“Don’t overthink it,” she’d said, voice soft with pride. “You’re the moment. You’ve always been. Walk like it.”
My mother—who used to stand at the foot of the church stage mouthing every lyric back to me—had that quiet steel in her voice.
“You know how to evolve, baby,” she said. “Just don’t forget who you are.”
She never let me forget it. The early morning rehearsals, the studio nights she sat through with a paperback in her lap. The times she shielded me from small-minded critics and reminded me, “Your voice is an inheritance. Use it well.”
I wanted to believe what they both saw in me.
I wanted to walk into this opportunity like it was just another track, another session, another step in a career I built with intention and sacrifice.
But part of me knew… this was more than that.
This was the beginning of something new.
But the truth was… I was thinking about legacy more than I’d ever admit. Maybe because I didn’t have children. Maybe because I didn’t know if I ever would. But the music? That was mine. The one thing I’d leave behind.
I needed to be proud of it.
By the time I stepped outside again, the sun hadshifted—lower now, warmer, sliding between the buildings like it knew something I didn’t.
My driver waited at the curb. Six-foot-two, solid, quiet—the kind of man you hired when you didn’t want questions, just presence. His name was Dre. He’d been with me for the last year.
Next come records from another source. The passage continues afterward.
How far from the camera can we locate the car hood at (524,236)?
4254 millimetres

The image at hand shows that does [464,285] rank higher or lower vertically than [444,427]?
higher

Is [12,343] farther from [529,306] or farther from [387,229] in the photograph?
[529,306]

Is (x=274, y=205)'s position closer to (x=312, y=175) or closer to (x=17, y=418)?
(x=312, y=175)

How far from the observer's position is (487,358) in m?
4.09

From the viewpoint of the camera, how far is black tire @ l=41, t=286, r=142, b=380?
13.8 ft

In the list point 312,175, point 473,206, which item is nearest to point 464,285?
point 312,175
Always my driver stateside—sometimes he flew ahead, sometimes with me—but no matter the city, he was the one behind the wheel. Drove like he’d been born behind tinted glass and could spot a threat three blocks out.
He opened the back door before I reached it, nodded once, then settled behind the wheel without a word.
The ride to the gallery was smooth. Silent. My kind of peace.
When we pulled up, he stepped out first, scanned the sidewalk, then gave a subtle nod toward the door. I followed. No paparazzi. Not yet.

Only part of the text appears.